> RECORDS FOR THIS EXERCISE:
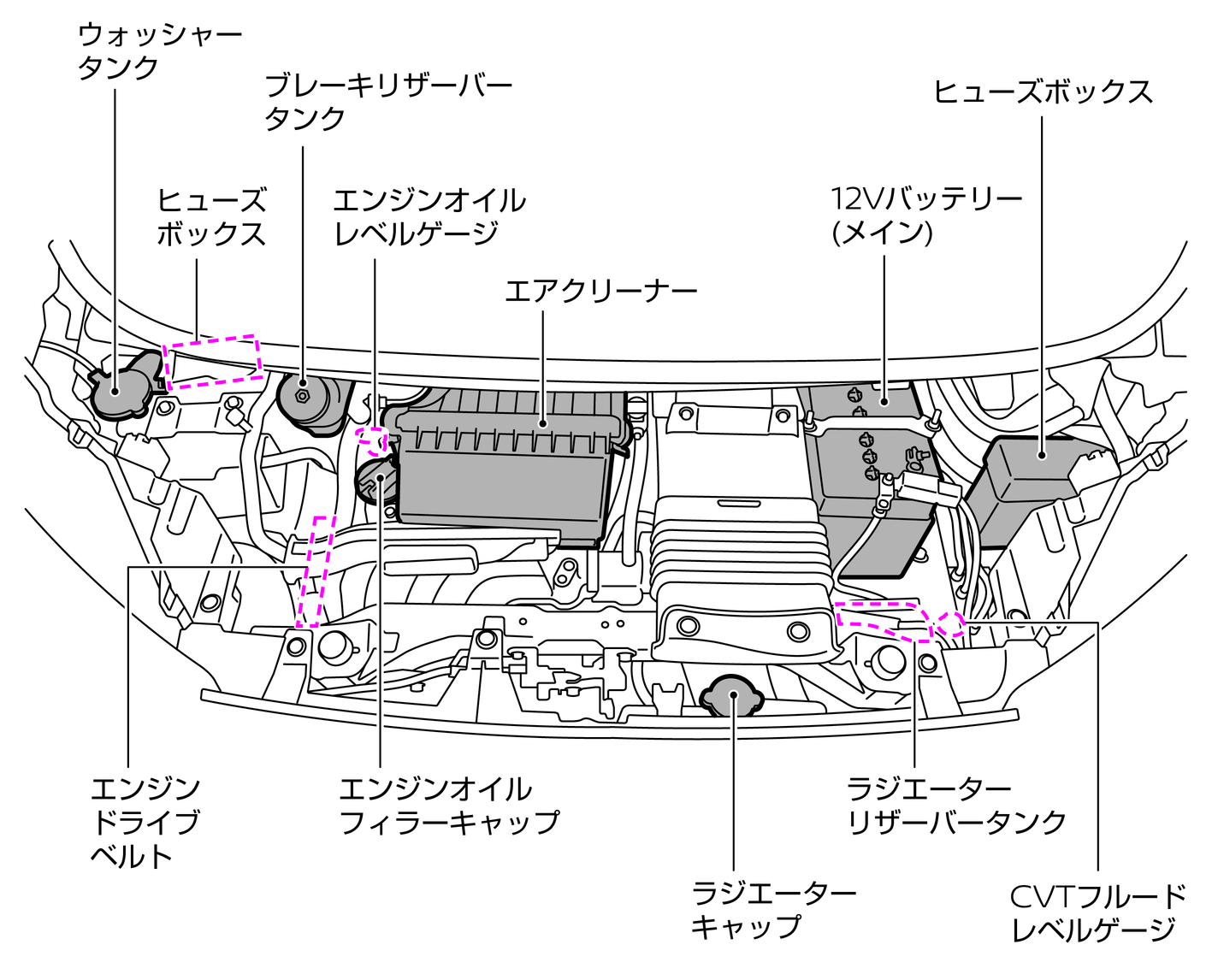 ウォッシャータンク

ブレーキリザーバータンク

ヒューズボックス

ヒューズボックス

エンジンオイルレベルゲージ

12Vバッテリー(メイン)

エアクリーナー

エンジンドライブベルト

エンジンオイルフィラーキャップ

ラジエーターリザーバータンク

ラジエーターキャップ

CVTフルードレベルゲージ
* * *
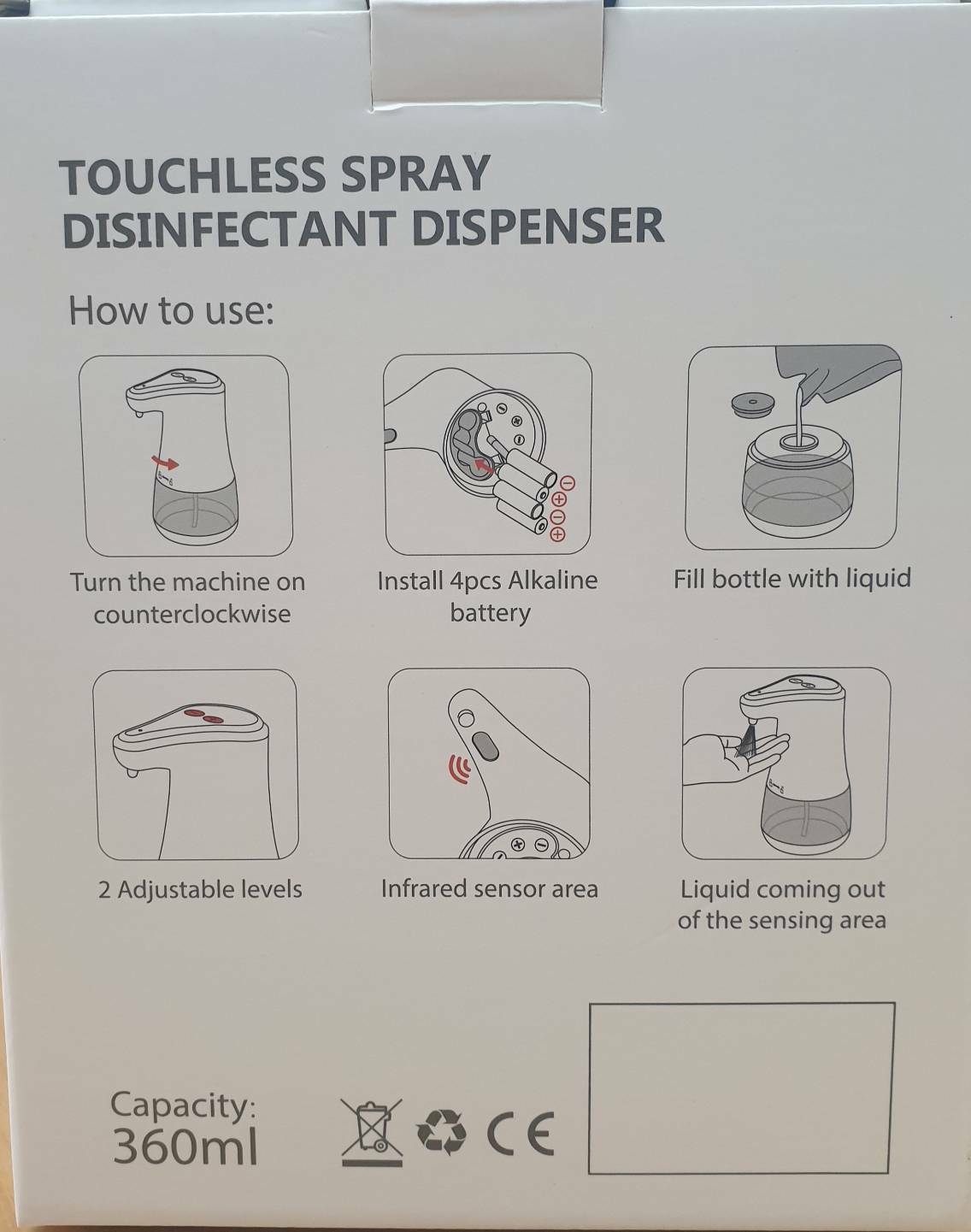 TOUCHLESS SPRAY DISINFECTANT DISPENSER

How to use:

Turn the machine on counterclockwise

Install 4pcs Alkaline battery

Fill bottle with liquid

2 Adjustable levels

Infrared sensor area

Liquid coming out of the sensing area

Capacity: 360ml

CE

> TASK DIRECTIONS: Look above for the line with "エンジンドライブベルト" and the line with "CVTフルードレベルゲージ"; transcribe both and all lines in between, exactly, and nothing else.

> SOLUTION:
エンジンドライブベルト

エンジンオイルフィラーキャップ

ラジエーターリザーバータンク

ラジエーターキャップ

CVTフルードレベルゲージ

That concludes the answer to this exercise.